Black Flower ‘Future Flora’ LP/CD (Sdban Ultra) 3/5

‘Future Flora’ is the third album from Black Flower, a fusion quintet based in Belgium. Its music is a bass heavy instrumental hybrid of dub, jazz and rock incorporating various traditional or folk styles. ‘Future Flora’, as described by bandleader, saxophonist and composer Nathan Daems, ‘is a metaphor for the importance of feeding and watering powerful and revolutionary ideas and initiatives that can save our world. You can compare it with plants that fight between the paving stones of the city for their future. These “urban warriors” need water to survive and grow. Their future and ours depends entirely on how we look at the plant world’

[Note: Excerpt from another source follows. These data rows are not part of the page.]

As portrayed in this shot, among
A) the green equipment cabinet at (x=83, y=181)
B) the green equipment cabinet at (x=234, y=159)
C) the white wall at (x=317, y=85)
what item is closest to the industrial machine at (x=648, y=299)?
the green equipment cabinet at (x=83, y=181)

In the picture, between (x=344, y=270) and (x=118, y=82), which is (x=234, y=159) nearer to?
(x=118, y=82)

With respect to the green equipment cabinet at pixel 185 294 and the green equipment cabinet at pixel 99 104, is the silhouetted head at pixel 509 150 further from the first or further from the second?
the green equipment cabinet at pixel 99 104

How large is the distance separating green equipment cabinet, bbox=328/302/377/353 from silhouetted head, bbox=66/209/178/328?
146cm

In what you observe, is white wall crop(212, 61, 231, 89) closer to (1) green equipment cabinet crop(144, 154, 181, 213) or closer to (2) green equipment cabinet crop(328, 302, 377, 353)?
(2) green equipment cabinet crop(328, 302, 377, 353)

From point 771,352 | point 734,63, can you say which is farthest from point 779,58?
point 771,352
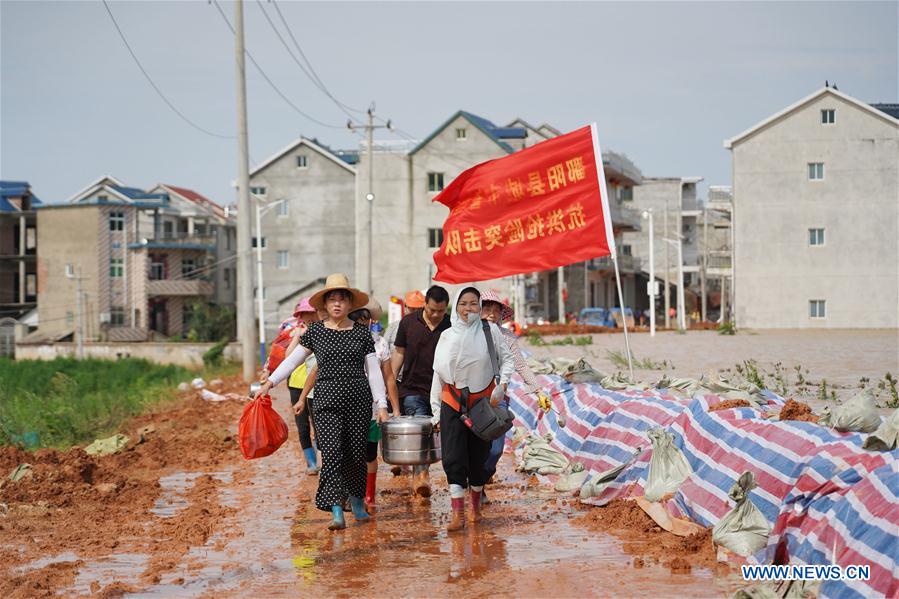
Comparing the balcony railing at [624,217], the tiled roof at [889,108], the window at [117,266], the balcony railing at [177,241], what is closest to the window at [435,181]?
the balcony railing at [624,217]

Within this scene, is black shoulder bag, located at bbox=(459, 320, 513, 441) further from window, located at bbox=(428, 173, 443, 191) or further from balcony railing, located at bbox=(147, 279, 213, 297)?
balcony railing, located at bbox=(147, 279, 213, 297)

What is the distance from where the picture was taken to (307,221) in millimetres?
74125

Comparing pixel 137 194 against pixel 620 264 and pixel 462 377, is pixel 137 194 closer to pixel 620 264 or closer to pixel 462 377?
pixel 620 264

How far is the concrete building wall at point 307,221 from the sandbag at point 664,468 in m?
65.0

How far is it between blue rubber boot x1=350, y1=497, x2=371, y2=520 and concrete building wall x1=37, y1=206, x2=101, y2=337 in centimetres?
7599

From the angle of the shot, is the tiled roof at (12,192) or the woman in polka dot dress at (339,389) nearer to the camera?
the woman in polka dot dress at (339,389)

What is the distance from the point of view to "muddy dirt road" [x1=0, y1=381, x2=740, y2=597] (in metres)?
7.42

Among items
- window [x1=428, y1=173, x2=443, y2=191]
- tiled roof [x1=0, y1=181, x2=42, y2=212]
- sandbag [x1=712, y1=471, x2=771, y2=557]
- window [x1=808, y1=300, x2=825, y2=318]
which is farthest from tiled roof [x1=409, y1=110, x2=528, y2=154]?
sandbag [x1=712, y1=471, x2=771, y2=557]

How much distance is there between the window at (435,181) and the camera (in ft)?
224

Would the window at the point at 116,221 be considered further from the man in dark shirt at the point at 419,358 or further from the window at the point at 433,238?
the man in dark shirt at the point at 419,358

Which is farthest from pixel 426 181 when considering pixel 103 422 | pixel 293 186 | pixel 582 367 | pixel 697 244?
pixel 582 367

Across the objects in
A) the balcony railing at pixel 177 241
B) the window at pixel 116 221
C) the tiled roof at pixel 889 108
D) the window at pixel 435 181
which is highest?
the tiled roof at pixel 889 108

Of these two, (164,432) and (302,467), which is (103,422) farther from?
(302,467)

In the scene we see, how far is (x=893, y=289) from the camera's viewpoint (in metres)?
51.9
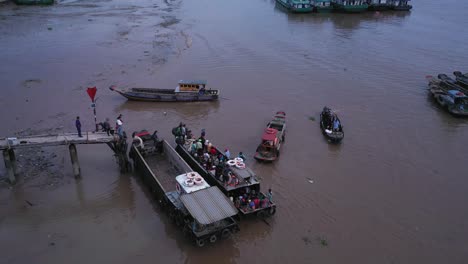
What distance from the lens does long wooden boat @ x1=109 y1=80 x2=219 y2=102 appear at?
86.4ft

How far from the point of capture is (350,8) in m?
60.9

‘Early Days of Space Travel Pt. 2’ is a promising start to the set. A horn drone gives way to driving bass reminiscent of 80s ska revivalists and ethereal liquid horns before dropping into a heavily-effected space bass solo. The horns are joyous but there’s also pleasing slight menace. The mix feels primal and ancient. ‘Maloya Bud’ sets off with a slower bass line. Hypnotic serpentine horns weaving in and around the dubby groove. ‘Hora de Aksum’ is introduced by the folky saxophone melody and jaunty bursts of keyboard emphasising the syncopated rhythm. The horns explore the theme established by the sax motif. ‘Clap Hands’ reassuringly begins with the sound of hands clapping! The insistent rhythm section quickly locks into an energetic groove. It is probably the most direct track of these tunes and is very danceable. For ‘Ohm Eye’, the swirling keyboard-led wash is the platform for the blissful flutes. Its stillness is wondrously beautiful. The strident bass lines return to provide the backbone for the sub-reggae feel of ‘Ankor Wat’. The album closes with the striking grandeur of ‘Future Flora’. The epic title track begins with solo saxophone hinting toward the motifs to follow. The main theme is a swirling melody line of various horns over a consistent groove. As the bass builds towards the end accompanied by wah-wah stabs and ascending horns, it is strangely reminiscent of one of Isaac Hayes’ classic symphonic soul workouts in full flow before the conclusive return to the theme.

One of the main tenets of the Black Flower project appears to be an exploration of folk and traditional musical flavours to incorporate into its heavy rhythmic dubby template. This is admirable but perhaps sometimes it is a distraction to the process of producing coherent and distinctive tracks. While I enjoyed listening to this album, it has hardly left a lasting impression on me. However, there are a few really tasty tracks and some true moments of excellence on this album. I can recommend giving it a spin.